* Record set
────
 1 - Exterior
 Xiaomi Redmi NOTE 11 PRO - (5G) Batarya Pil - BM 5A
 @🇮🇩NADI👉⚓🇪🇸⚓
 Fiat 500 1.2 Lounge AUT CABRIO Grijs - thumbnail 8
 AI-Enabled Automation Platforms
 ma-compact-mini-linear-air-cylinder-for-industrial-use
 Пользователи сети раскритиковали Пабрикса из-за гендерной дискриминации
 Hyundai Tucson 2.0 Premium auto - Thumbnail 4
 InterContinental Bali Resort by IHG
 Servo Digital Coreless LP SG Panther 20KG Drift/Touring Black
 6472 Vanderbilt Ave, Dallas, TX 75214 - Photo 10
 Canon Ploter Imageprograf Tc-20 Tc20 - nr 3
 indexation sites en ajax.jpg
────
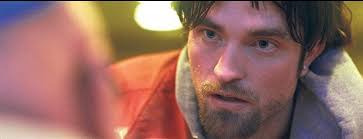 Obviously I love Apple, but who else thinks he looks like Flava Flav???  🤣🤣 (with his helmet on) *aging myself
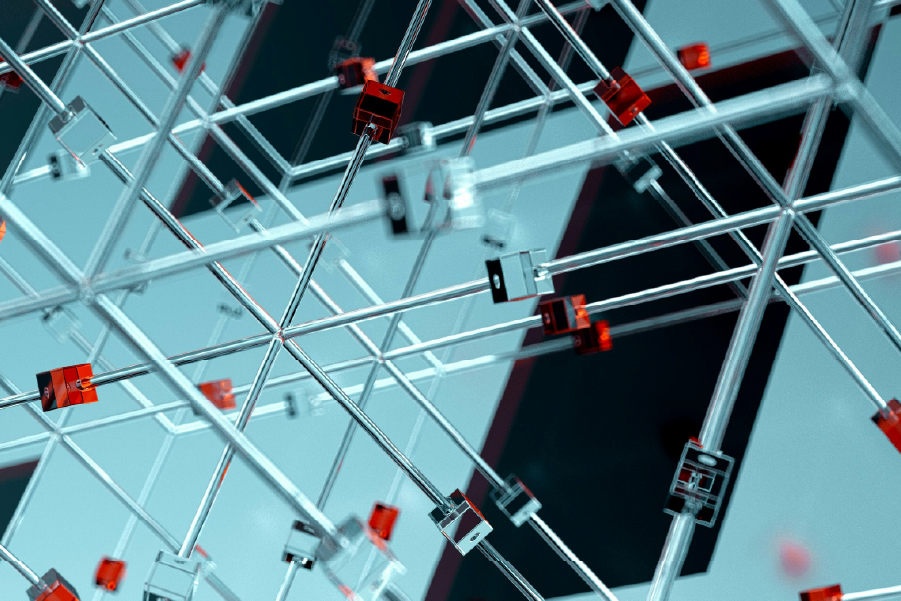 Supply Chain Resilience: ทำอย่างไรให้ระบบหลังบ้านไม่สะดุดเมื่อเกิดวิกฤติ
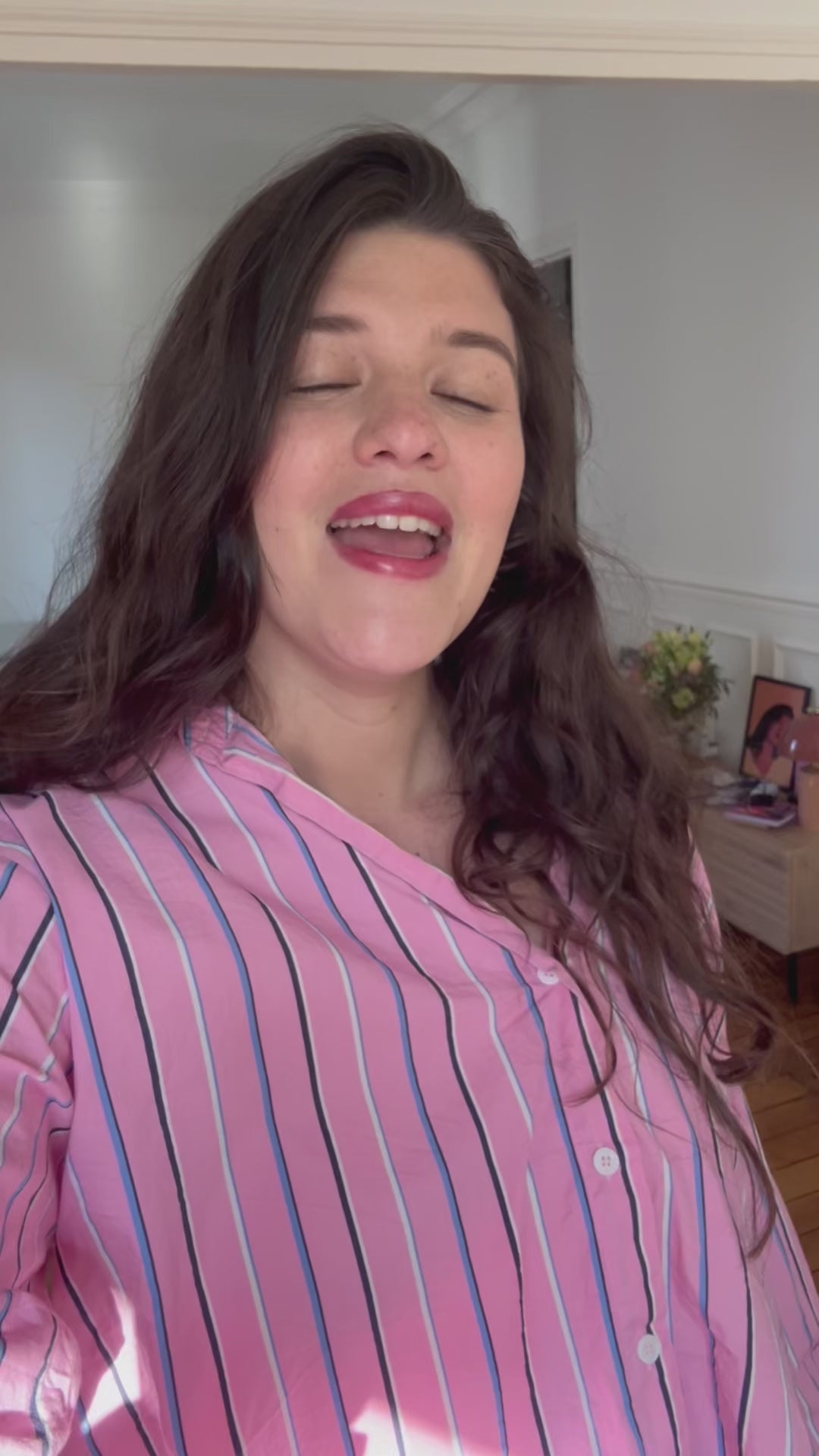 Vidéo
────
Go through the listing above and write out exactly the lines starting with the one holding "Xiaomi Redmi NOTE" and running through the one holding "Пользователи сети раскритиковали", ends included, and no others.

* Written answer
 Xiaomi Redmi NOTE 11 PRO - (5G) Batarya Pil - BM 5A
 @🇮🇩NADI👉⚓🇪🇸⚓
 Fiat 500 1.2 Lounge AUT CABRIO Grijs - thumbnail 8
 AI-Enabled Automation Platforms
 ma-compact-mini-linear-air-cylinder-for-industrial-use
 Пользователи сети раскритиковали Пабрикса из-за гендерной дискриминации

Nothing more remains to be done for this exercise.